We’ve known for a while now that former Trump campaign adviser Roger Stone had claimed to be touch with Julian Assange during the 2016 campaign — and that he appeared to publicly predict the release of information damaging to Hillary Clinton. But on Thursday, The Wall Street Journal revealed, for the first time, that Stone privately requested access to stolen Clinton emails that he believed to be in WikiLeaks’s possession:
In a Sept. 18, 2016, message, Mr. Stone urged an acquaintance who knew Mr. Assange to ask the WikiLeaks founder for emails related to Mrs. Clinton’s alleged role in disrupting a purported Libyan peace deal in 2011 when she was secretary of state, referring to her by her initials.
“Please ask Assange for any State or HRC e-mail from August 10 to August 30–particularly on August 20, 2011,” Mr. Stone wrote to Randy Credico, a New York radio personality who had interviewed Mr. Assange several weeks earlier. Mr. Stone, a longtime confidant of Mr. Trump, had no formal role in his campaign at the time.

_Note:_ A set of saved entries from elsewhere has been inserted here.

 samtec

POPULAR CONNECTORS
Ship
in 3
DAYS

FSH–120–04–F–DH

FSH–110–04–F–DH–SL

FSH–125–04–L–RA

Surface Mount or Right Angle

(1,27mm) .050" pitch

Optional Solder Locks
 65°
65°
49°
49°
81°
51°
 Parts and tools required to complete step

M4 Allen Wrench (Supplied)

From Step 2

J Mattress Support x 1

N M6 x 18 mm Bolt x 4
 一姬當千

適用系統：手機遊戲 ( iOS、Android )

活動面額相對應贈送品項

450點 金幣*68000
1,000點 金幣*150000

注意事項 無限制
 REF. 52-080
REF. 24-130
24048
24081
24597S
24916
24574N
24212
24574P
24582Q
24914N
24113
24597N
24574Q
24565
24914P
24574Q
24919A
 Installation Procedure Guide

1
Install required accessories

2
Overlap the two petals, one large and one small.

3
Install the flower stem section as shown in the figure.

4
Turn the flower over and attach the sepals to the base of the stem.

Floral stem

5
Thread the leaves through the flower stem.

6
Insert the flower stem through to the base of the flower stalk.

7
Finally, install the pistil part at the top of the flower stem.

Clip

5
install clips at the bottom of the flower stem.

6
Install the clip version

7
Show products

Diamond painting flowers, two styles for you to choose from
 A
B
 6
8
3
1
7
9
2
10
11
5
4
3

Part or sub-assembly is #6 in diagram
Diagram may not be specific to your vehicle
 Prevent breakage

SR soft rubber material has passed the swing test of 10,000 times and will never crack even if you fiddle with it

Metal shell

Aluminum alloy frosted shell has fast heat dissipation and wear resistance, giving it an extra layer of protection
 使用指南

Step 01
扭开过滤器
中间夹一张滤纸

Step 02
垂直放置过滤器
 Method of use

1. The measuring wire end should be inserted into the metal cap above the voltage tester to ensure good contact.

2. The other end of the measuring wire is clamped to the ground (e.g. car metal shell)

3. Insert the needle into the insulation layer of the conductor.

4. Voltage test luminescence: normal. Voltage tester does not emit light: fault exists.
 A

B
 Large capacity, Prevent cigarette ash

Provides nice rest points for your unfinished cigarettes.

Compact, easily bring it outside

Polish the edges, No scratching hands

Credico replied by advising Stone to consult WikiLeaks’s website, where such emails would presumably be, if they existed. Stone responded, “Why do we assume WikiLeaks has released everything they have ???”
Hours later, Credico assured Stone that “that batch probably coming out in the next drop…I can’t ask them favors every other day. I asked one of his lawyers…they have major legal headaches riggt [sic] now…relax.”
In an interview with the Journal, Credico insisted that he had never forwarded Stone’s request to Assange, and merely wanted to get the onetime Trump ally to leave him alone.
Stone, for his part, said he “never had possession or access to any Clinton emails or records.”
Requesting access to leaked emails is not a criminal act. But lying in sworn testimony to Congress is. And when Stone testified before the House Intelligence Committee last September, he suggested that he had never requested access to stolen Clinton emails, but merely sought “confirmation” that Assange had information about Clinton.
Regardless, the emails published by the Journal Thursday do lend credence to a separate piece of Stone’s testimony — that Credico served as his “go-between” or “intermediary” to WikiLeaks during the last stages of the 2016 campaign.
Last year, Credico refused to testify before the House Intelligence Committee, invoking his Fifth Amendment right against self-incrimination. But he now says that he has changed mind — and already met with the committee’s Democratic staff members Wednesday for “a limited conversation about WikiLeaks, the 2016 campaign and Mr. Stone.”
On April 7, in an email obtained by the Journal, Stone wrote to Credico, “Everyone says u are wearing a wire for Mueller.” Stone followed up two days later with the missive that read, “Run your mouth = get sued.”